→ **Instructions for the task**
Recast the records from the line containing "What distance stands" through the end of the records as a Markdown table with the columns Row and Line, numbering each line and skipping blank ones. Leave the pictures out of the table.

start

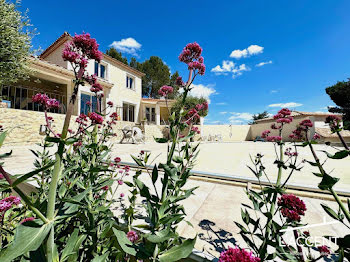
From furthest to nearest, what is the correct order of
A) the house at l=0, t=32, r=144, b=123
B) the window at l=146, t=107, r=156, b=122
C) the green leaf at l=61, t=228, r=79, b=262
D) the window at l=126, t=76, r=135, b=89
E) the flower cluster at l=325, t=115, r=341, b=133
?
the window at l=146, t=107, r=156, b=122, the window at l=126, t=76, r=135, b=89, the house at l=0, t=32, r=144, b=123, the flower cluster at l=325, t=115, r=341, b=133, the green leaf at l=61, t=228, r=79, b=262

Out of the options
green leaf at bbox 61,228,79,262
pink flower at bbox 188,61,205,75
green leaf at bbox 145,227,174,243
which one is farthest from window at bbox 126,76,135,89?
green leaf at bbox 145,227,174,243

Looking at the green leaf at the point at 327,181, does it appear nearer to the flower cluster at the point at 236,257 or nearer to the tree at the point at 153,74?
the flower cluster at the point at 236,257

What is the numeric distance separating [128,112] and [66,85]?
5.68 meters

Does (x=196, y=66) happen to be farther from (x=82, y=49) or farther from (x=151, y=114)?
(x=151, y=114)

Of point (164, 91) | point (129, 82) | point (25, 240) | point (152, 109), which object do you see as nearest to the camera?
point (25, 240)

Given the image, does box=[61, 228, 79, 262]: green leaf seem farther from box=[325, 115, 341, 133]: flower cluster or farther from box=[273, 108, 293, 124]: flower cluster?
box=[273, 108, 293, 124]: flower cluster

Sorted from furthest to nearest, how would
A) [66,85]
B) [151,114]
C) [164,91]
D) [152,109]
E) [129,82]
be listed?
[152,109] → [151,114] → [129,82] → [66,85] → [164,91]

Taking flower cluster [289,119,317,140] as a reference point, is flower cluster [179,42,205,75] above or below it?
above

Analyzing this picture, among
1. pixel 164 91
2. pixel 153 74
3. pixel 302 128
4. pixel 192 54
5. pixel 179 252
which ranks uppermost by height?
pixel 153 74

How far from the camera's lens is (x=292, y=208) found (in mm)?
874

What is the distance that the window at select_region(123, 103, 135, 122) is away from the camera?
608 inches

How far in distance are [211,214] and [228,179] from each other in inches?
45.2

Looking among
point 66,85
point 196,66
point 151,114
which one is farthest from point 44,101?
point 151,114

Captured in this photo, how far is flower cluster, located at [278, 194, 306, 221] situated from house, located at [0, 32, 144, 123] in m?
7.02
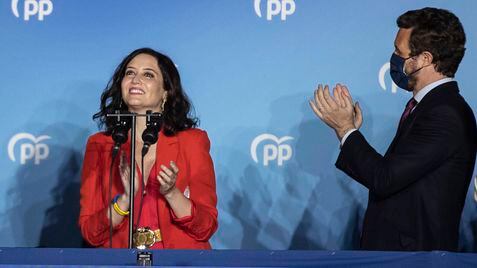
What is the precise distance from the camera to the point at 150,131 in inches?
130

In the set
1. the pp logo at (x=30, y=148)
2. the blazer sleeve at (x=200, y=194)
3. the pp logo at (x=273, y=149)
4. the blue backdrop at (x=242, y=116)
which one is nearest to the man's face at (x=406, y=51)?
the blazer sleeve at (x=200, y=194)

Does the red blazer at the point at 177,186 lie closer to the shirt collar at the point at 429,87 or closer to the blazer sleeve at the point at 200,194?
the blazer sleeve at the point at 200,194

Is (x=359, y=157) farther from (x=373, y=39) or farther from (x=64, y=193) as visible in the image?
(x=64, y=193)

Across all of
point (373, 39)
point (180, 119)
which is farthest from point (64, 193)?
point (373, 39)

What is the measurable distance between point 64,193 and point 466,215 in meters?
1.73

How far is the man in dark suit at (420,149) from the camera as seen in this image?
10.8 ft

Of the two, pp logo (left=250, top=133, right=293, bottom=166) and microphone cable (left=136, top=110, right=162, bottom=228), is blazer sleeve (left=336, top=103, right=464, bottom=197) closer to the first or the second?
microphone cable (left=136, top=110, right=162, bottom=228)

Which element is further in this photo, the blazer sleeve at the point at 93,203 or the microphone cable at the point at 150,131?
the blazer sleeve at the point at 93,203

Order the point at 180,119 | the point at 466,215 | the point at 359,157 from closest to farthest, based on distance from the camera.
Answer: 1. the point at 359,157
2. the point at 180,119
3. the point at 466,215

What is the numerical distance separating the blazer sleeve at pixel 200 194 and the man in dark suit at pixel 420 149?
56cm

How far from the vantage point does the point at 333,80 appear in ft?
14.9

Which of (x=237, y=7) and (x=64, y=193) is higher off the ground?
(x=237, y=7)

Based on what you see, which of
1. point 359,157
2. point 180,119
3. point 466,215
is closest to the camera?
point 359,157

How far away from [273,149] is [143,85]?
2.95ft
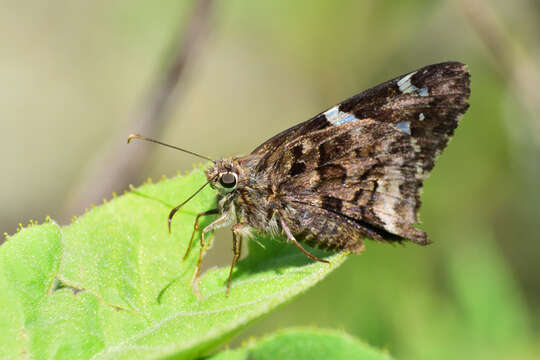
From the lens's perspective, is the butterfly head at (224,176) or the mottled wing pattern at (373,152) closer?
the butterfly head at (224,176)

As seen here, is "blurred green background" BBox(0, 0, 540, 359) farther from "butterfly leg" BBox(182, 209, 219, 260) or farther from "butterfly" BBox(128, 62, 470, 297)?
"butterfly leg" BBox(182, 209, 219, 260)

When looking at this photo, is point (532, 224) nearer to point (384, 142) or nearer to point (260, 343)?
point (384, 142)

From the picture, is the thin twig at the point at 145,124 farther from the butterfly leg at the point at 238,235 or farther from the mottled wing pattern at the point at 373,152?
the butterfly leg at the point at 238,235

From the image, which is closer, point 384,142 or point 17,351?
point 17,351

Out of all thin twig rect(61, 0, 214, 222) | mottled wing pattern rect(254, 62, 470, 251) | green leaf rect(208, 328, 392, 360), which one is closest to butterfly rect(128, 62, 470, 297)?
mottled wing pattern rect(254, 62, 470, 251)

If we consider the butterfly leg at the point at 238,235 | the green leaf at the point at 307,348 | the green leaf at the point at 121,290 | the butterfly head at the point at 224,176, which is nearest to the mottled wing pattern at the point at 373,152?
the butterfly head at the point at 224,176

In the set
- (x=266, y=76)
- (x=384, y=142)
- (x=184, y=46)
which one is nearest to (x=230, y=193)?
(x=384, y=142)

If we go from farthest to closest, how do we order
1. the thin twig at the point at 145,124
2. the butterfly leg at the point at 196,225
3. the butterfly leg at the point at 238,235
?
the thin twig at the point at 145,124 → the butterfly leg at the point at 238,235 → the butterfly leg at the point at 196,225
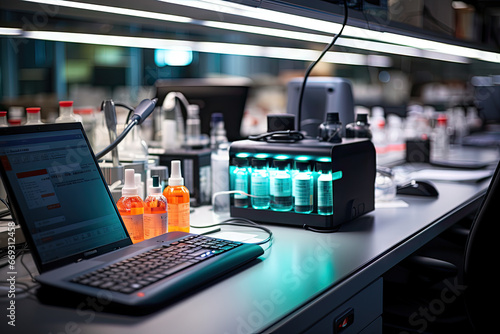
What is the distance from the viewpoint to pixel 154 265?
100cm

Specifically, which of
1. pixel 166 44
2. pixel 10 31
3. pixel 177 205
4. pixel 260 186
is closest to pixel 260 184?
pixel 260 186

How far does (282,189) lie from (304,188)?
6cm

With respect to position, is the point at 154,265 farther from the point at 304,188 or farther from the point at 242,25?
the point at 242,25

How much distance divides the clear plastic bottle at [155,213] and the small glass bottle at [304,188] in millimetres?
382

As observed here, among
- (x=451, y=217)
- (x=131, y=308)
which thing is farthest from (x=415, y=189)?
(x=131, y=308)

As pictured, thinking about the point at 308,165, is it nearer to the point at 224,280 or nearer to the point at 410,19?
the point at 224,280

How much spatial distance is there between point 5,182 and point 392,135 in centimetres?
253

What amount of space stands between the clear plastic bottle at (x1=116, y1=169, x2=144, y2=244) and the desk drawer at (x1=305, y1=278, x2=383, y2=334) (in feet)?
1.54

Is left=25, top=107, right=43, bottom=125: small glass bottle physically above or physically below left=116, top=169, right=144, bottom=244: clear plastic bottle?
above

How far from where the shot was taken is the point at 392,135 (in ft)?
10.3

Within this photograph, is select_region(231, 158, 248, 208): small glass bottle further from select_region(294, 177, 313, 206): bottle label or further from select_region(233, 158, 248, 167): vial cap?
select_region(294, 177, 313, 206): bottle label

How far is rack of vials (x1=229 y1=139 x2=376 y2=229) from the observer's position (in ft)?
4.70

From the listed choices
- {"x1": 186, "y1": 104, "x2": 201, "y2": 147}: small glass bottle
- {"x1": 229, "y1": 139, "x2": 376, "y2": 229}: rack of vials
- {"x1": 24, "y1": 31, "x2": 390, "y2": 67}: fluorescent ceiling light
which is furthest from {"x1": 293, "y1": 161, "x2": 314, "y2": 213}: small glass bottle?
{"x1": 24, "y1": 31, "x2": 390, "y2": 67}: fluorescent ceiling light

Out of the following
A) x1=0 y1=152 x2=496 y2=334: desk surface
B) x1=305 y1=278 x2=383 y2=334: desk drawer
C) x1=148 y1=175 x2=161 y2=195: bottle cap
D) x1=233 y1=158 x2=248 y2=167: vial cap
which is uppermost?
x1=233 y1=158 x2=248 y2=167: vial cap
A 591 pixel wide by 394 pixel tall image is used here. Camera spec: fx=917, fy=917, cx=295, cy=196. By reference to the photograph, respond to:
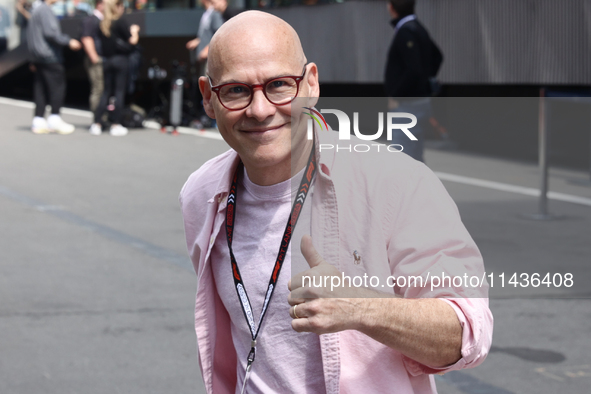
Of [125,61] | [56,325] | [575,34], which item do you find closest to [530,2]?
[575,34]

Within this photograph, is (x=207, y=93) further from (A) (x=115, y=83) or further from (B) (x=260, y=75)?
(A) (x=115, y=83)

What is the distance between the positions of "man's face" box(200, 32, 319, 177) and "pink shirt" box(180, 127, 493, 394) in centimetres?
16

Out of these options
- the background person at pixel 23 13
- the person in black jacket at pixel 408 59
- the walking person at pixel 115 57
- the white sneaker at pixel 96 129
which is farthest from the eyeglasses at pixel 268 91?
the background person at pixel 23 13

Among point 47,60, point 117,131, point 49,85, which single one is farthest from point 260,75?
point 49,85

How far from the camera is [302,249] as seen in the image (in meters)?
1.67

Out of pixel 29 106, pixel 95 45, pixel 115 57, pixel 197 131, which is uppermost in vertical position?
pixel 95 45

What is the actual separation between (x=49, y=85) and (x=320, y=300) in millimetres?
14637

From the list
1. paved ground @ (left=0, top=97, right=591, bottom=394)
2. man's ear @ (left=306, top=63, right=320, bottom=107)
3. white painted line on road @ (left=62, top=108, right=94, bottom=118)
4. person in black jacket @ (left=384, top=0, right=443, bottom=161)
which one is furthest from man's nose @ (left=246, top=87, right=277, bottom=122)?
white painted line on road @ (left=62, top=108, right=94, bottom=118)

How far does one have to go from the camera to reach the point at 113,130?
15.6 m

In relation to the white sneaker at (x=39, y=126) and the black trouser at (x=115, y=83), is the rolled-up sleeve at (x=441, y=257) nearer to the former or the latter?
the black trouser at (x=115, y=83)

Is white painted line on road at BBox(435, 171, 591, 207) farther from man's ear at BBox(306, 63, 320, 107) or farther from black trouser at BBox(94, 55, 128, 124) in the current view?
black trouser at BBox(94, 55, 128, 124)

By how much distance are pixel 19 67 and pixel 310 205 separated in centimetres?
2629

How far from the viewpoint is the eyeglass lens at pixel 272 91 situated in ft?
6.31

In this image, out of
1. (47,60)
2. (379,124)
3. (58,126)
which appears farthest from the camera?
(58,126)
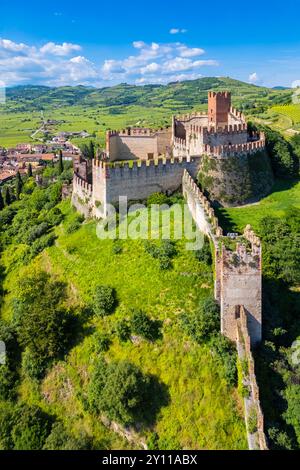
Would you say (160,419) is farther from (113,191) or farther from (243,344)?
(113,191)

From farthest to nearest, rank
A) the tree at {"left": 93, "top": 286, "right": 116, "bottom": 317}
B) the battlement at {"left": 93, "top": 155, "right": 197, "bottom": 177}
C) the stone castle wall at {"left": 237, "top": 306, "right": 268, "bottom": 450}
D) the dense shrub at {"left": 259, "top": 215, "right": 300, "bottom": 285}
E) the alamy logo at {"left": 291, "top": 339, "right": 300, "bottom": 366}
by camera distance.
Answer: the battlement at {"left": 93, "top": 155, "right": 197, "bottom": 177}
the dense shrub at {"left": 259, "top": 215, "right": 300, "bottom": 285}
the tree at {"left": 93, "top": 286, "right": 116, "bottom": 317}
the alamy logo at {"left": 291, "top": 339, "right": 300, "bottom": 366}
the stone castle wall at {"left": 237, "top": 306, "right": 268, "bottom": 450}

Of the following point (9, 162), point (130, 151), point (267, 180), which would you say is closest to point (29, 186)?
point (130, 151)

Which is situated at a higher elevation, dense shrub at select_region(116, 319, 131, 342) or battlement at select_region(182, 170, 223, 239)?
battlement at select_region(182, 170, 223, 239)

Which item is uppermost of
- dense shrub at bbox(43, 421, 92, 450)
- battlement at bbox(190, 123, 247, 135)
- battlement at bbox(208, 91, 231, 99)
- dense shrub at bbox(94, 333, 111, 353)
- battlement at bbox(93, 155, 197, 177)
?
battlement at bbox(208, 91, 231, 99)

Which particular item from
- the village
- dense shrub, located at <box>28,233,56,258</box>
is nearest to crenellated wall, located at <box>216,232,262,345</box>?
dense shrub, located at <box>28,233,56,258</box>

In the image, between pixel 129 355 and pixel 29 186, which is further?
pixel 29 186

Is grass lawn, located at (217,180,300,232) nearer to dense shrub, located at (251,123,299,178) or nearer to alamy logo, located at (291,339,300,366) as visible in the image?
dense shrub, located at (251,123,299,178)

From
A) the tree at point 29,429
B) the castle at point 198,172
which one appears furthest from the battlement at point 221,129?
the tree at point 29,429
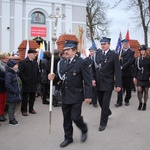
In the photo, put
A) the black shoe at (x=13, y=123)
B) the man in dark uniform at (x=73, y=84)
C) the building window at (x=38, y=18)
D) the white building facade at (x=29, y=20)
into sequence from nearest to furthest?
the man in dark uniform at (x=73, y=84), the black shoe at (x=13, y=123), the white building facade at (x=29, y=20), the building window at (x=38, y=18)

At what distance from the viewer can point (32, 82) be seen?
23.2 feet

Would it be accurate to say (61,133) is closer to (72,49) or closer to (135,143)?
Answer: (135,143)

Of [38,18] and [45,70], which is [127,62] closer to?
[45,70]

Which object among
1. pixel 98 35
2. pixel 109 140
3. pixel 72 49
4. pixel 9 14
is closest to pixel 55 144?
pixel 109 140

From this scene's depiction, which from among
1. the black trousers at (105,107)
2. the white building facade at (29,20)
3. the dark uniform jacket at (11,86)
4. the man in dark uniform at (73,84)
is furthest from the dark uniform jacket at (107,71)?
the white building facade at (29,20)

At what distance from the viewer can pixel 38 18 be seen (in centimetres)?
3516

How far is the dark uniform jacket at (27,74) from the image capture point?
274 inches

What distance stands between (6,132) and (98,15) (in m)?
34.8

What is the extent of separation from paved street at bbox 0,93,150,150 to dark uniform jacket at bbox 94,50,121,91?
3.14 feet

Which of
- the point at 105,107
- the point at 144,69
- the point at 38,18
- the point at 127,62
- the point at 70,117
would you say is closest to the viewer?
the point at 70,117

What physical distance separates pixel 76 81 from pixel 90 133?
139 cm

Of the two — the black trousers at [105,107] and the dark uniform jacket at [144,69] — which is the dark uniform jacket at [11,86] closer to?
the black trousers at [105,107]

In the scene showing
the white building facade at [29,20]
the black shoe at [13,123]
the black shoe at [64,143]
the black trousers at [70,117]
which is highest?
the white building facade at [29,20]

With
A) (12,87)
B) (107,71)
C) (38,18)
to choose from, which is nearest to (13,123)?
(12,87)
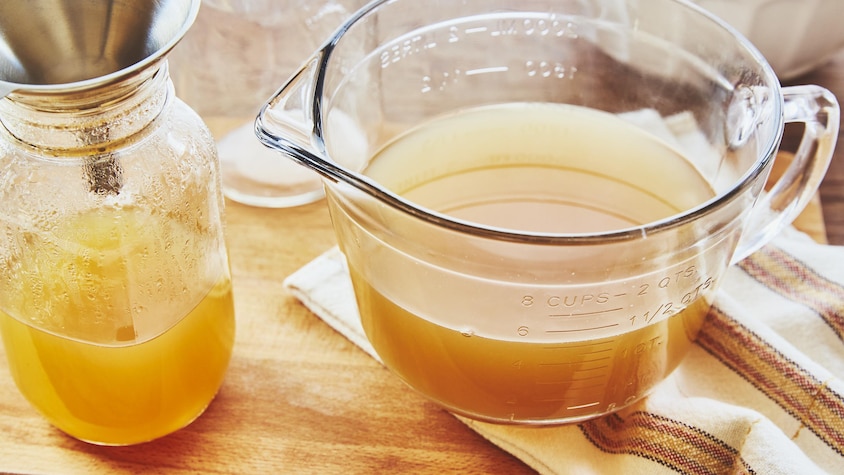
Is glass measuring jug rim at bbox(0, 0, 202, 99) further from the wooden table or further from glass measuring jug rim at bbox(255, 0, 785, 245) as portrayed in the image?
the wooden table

end

→ **Task result**
| Row | Line |
|---|---|
| 1 | What distance stands between (6,132) and (98,15) (in m)? |
| 2 | 34.8 |
| 3 | What is the extent of separation from paved street at bbox 0,93,150,150 to dark uniform jacket at bbox 94,50,121,91? |
| 4 | 3.14 feet |
| 5 | Which of |
| 6 | - the point at 105,107 |
| 7 | - the point at 144,69 |
| 8 | - the point at 38,18 |
| 9 | - the point at 127,62 |
| 10 | - the point at 70,117 |
| 11 | would you say is closest to the viewer? |
| 12 | the point at 70,117 |
| 13 | What physical distance separates pixel 76 81 from pixel 90 133? |
| 14 | 139 cm |
| 15 | Of the two — the black trousers at [105,107] and the dark uniform jacket at [144,69] — which is the dark uniform jacket at [11,86] closer to? |
| 16 | the black trousers at [105,107] |
| 17 | In the scene showing |
| 18 | the white building facade at [29,20] |
| 19 | the black shoe at [13,123] |
| 20 | the black shoe at [64,143] |
| 21 | the black trousers at [70,117] |
| 22 | which is highest? |
| 23 | the white building facade at [29,20] |
| 24 | With |
| 25 | A) (12,87) |
| 26 | B) (107,71) |
| 27 | C) (38,18) |
| 28 | to choose from, which is nearest to (13,123)? |
| 29 | (12,87) |
| 30 | Is glass measuring jug rim at bbox(0, 0, 202, 99) further from the wooden table or further from glass measuring jug rim at bbox(255, 0, 785, 245) as portrayed in the image? |
| 31 | the wooden table |